■ Task requirements ■
(1) In the article about Luke Trickett, on what date does the Olympic swimming begin in Paris?
(2) Replace "commentate" with "report" in the part of the Luke Trickett article starting with "Entrepreneurs" and going on through "father, Luke Trickett.", then give that part again.

How the Olympics, GFC and an empty bank account made the Tricketts

Entrepreneurs

As the countdown to Paris 2024 continues, Luke Trickett opens up on swimming’s lessons for becoming a serial founder – and subjugating his ego as he watched his more famous wife’s swimming career overtake his own.
Luke Trickett
Blue Stamp founder and CEO Luke Trickett

When the Olympic swimming kicks off in Paris on July 27 the four children of multiple gold medalist Libby Trickett will be watching their mum commentate poolside while being minded at home by their father, Luke Trickett.

His wife’s glamorous trajectory was that which Trickett saw for himself when, on the junior team at the 2002 Oceania Swimming Championships, he won a bunch of races and was named swimmer of the meet. “It was really helpful for getting the attention of my now wife,” he says.

The then Libby Lenton only got a minor medal at that meet, but their relationship began and, two years later, the tables had turned. Luke Trickett narrowly missed the Athens Olympic team while his girlfriend became a gold medalist and world record holder.

Trickett kept swimming. At the Australian Championships in 2008 he swam a personal best but again narrowly missed the Olympic team. With a torn ligament in his shoulder and an aching body, he knew it was over. His new wife, however, went off to Beijing and brought back a bagful of gold. “It was this real period of reflection for me, a tearing down of the ego,” says Trickett, “as I took more a supporting position to Lib. Being an athlete is quite egoic. You need to be able to feel like you’re going to do the job. Everything kind of just got turned upside down for me.”

■ Supplied material ■
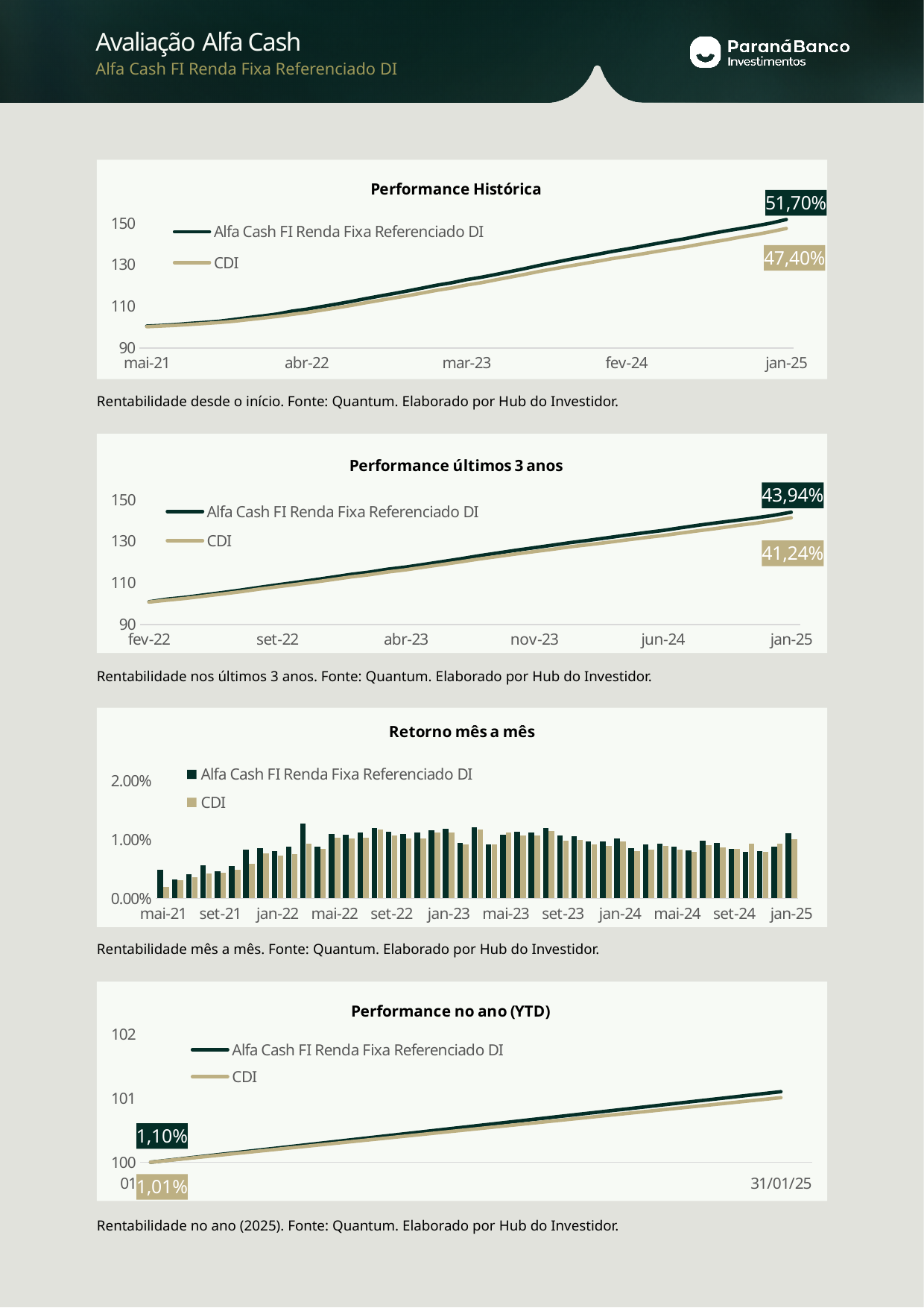
In the 'Performance no ano (YTD)' chart, what is the labelled value for CDI? 1,01% In the 'Performance no ano (YTD)' chart, what is the labelled value for Alfa Cash FI Renda Fixa Referenciado DI? 1,10% In the 'Performance últimos 3 anos' chart, what is the labelled value for CDI? 41,24% In the 'Performance Histórica' chart, what is the final value labelled for Alfa Cash FI Renda Fixa Referenciado DI? 51,70% In the 'Performance últimos 3 anos' chart, what is the labelled value for Alfa Cash FI Renda Fixa Referenciado DI? 43,94% How many series does the legend of the 'Retorno mês a mês' chart list? 2 In the 'Performance Histórica' chart, what is the difference between the labelled values for Alfa Cash FI Renda Fixa Referenciado DI and CDI? 4,30 percentage points In the 'Performance últimos 3 anos' chart, which series has the higher labelled value, Alfa Cash FI Renda Fixa Referenciado DI or CDI? Alfa Cash FI Renda Fixa Referenciado DI What kind of chart is 'Retorno mês a mês'? Bar chart What is the title of the second chart on the slide? Performance últimos 3 anos In the 'Performance Histórica' chart, do the values rise or fall from mai-21 to jan-25? Rise In the 'Performance Histórica' chart, what is the final value labelled for CDI? 47,40%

■ Answers to the exercise ■
(1) July 27

(2)
Entrepreneurs

As the countdown to Paris 2024 continues, Luke Trickett opens up on swimming’s lessons for becoming a serial founder – and subjugating his ego as he watched his more famous wife’s swimming career overtake his own.
Luke Trickett
Blue Stamp founder and CEO Luke Trickett

When the Olympic swimming kicks off in Paris on July 27 the four children of multiple gold medalist Libby Trickett will be watching their mum report poolside while being minded at home by their father, Luke Trickett.